Pick up the post about queer subtext in Tragedy Girls, which comes below ahead of the material, and continue it from its final sentence.

Source passage =
*****

Tragedy Girls is the Queer Subtext We Need

Before I ultimately went with Tethered to the Closet, my intention was to write about Tragedy Girls for Pride Month’s Gayly Helpful fundraiser. I had been planning it for awhile, going so far as running a poll on Twitter back in February that asked the basic question of whether you viewed Tragedy Girls as a love story between Sadie and McKayla or if you saw it as a story of best friends.

I was curious because I personally viewed it as a sorta sweet story about two girls realizing they were in love with each other. And even though no one else seemed to be talking about the queer aspects of the movie, I couldn’t be alone in my thoughts…right?

So I went to Twitter and, well, the responses kind of surprised me.

Is Tragedy Girls about best friends or is it a love story?

https://twitter.com/GaylyDreadful/status/1092924646591213568

This very unscientific and small sample size (only 130 responses) showed that people, regardless of their sexuality or identity, didn’t see the same subtext of the movie as I did. I mean, let’s be honest. It didn’t surprise me that those identifying as straight wouldn’t see it (sorry, straight people), but c'mon my fellow LGBTQ peeps! Only 15% of you saw the queer subtext?

This surprised me. We've been trained for years to pick up on the coded queer language of film because, historically, that’s…pretty much the only representation we got.

*****

Dataset content =
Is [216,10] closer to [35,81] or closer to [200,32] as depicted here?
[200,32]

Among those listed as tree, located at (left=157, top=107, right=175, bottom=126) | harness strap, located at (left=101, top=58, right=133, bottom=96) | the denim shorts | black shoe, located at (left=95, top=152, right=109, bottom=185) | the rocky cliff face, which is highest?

*****

Written response =
What I appreciate the most about Tragedy Girls is how subversive it actually is. Consider the men, who are all pretty much the definition of useless. The serial killer Lowell (Kevin Durand), for example, who’s introduced by slamming his machete into Craig (Austin Abrams), Sadie’s (Brianna Hildebrand) date, before being immediately captured by two teenaged girls. When they bring him back to their lair, they discover that Craig is still alive.  “You couldn’t even do that right?!” McKayla (Alexandra Shipp) sneers. This is a trend that continues through the movie and puts the perspective directly on the two women and their relationship.

While Tragedy Girls is a horror comedy and has some fantastically sick kills, it really takes its structure from the romantic comedy subgenre, particularly with the tropes of the best friends who slowly realize they’re perfect for each other. As the narrative begins, the two girls are tight as hell, ride-or-die friends till the end until heterosexual boys in the form of Jordan (Jack Quaid), Toby (Josh Hutcherson) and Lowell complicate their relationship.

Two early scenes establish this hetero-conflict. The first is when McKayla jealously asks Sadie about her relationship with that “mama’s boy” Jordan. Sadie says they’re just friends and then teases McKayla for her jealousy. “I’m not jelly. He just has a pathetic crush on you,” she responds. But McKayla is jelly. She just doesn’t know why.

Yet.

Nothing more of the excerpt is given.